Work instructions. Word for word, restate the entries below and exclude every image.

BEGIN

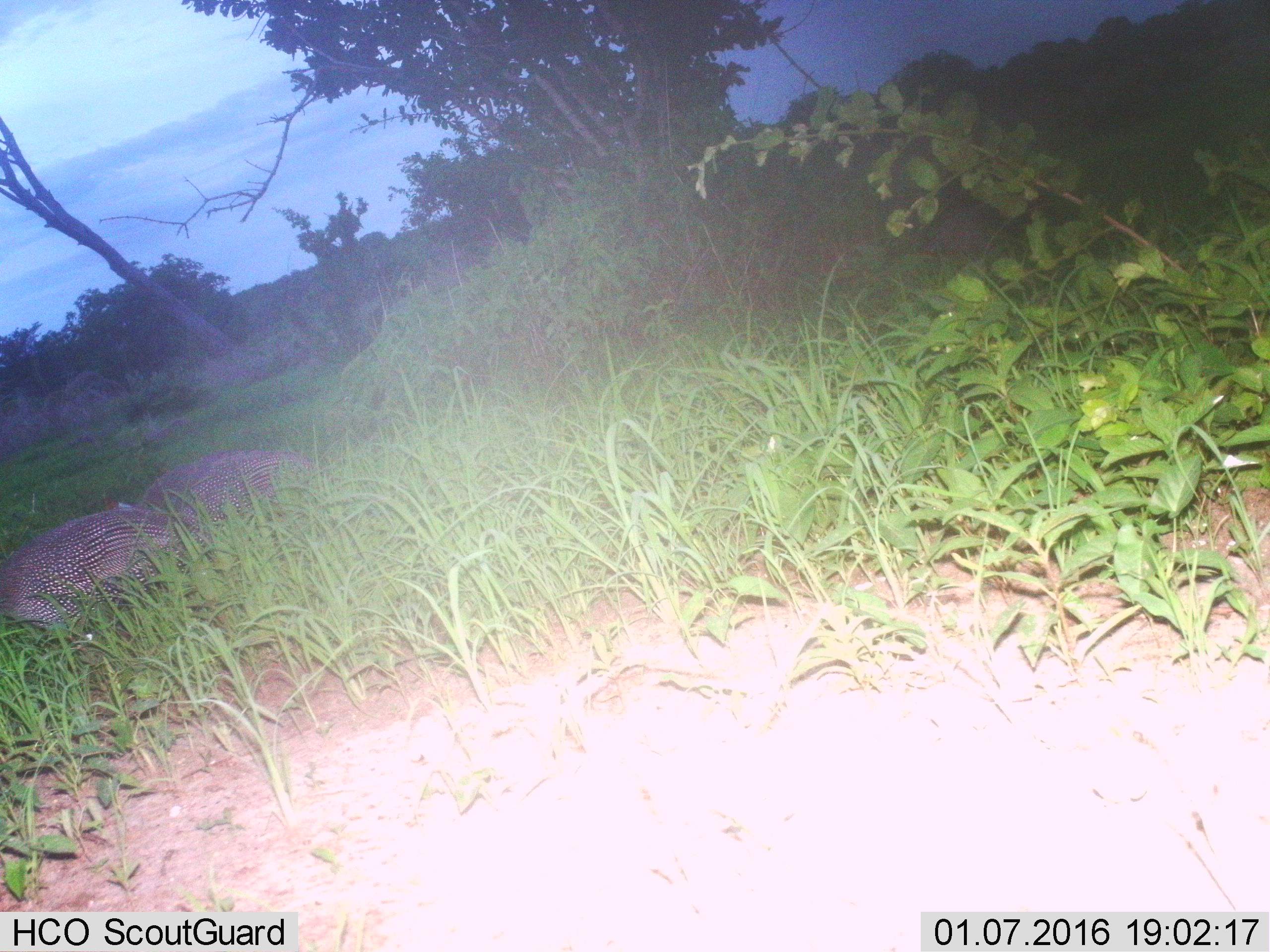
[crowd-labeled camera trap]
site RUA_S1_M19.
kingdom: Animalia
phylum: Chordata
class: Aves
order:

END

Response area.
[crowd-labeled camera trap]
site RUA_S1_M19.
kingdom: Animalia
phylum: Chordata
class: Aves
order:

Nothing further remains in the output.